Wednesday, February 29, 2012

Fruit Cellars and Potato Pits

My Dad always started early in the year to ensure his family would have enough food during the coming winter.  In February he pruned his fruit trees.  He had a lot of apple trees, some pears, peaches, prunes, apricots.  Spraying would come later.  We had grape vines, black currants, rhubarb, multiplier onions, Jerusalem artichokes, curly leaf parsley (which we began to eat with our bread and milk as soon as it was big enough to pick), and strawberries that came back every spring.  In early March, as soon as the ground began to thaw, he plowed several plots of ground so he could plant an enormous garden.

Of course, in those days, we wouldn’t go to the store and buy fresh vegetables year around so he was anxious to get seeds into the ground so we could have fresh food as early as possible.  He always planted peas in March and as soon after the peas as he deemed it wise to do so, he planted onion, radish, lettuce, carrot and other seeds.
....................
## Tasks to complete
1. From the post on fruit cellars and potato pits, extract the passage that begins at the words "Of course, in" and stops after "and other seeds.".
2. Answer these questions from the post on fruit cellars and potato pits:
(a) In which month did the father prune his fruit trees?
(b) What did he always plant in March?
(c) When did he plow plots of ground for the garden?
3. List every kind of fruit tree that the post on fruit cellars and potato pits says the father had.

## Exercise data
....................
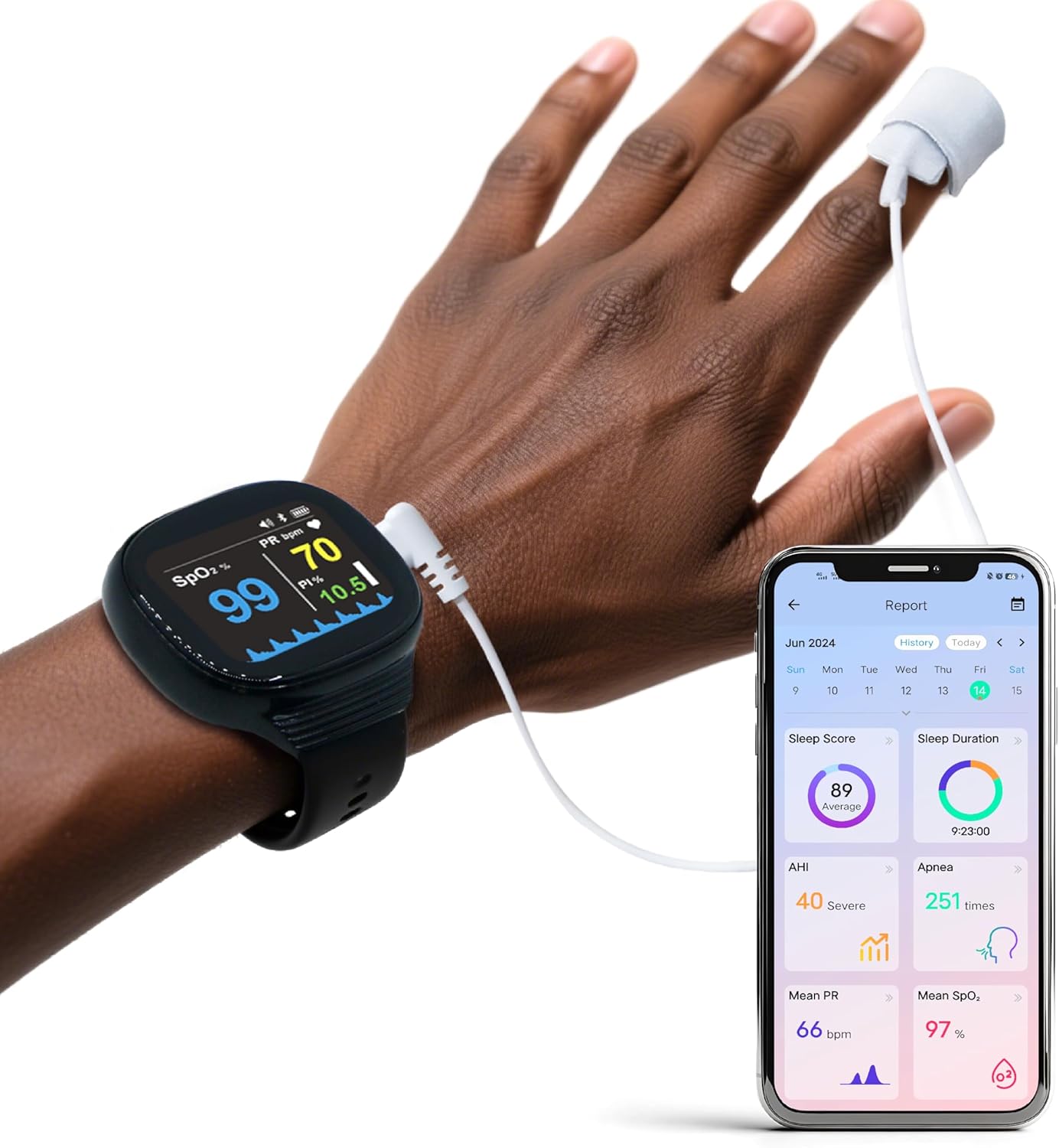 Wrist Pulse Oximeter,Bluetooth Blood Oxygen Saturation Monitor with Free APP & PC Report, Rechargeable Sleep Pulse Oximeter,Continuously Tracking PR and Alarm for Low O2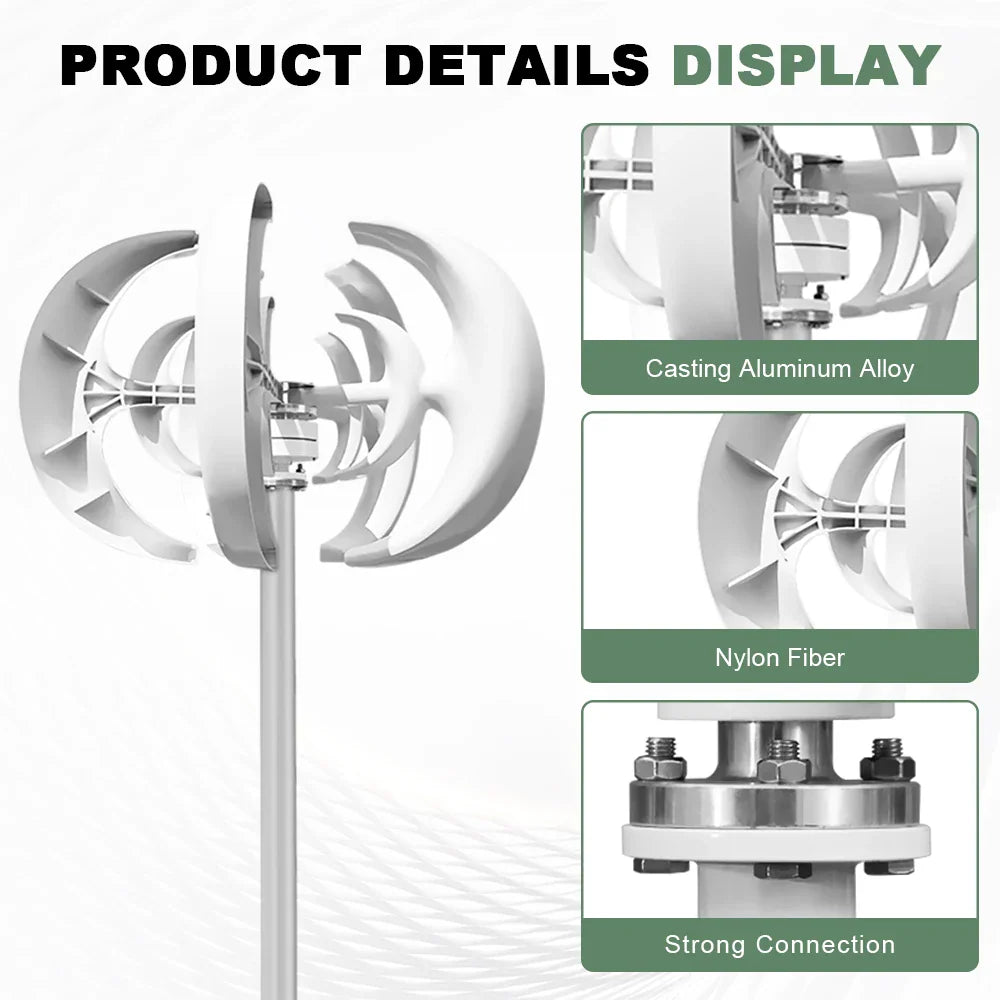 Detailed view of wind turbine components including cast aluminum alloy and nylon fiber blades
....................
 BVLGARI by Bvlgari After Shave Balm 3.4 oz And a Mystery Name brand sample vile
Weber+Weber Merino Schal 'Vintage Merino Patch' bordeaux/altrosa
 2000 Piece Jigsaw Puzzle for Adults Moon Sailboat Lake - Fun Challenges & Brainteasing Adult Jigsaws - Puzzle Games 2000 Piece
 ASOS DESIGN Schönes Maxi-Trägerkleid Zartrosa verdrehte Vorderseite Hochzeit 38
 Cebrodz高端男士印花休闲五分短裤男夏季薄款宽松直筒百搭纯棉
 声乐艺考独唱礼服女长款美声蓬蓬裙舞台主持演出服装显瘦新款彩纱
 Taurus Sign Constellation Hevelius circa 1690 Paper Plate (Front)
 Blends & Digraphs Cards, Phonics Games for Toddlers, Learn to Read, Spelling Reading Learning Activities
....................
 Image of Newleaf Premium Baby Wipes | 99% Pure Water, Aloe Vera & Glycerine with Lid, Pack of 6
....................
## Answer list
1.
Of course, in those days, we wouldn’t go to the store and buy fresh vegetables year around so he was anxious to get seeds into the ground so we could have fresh food as early as possible.  He always planted peas in March and as soon after the peas as he deemed it wise to do so, he planted onion, radish, lettuce, carrot and other seeds.

2.
(a) February
(b) Peas
(c) In early March, as soon as the ground began to thaw

3.
Apple
Pear
Peach
Prune
Apricot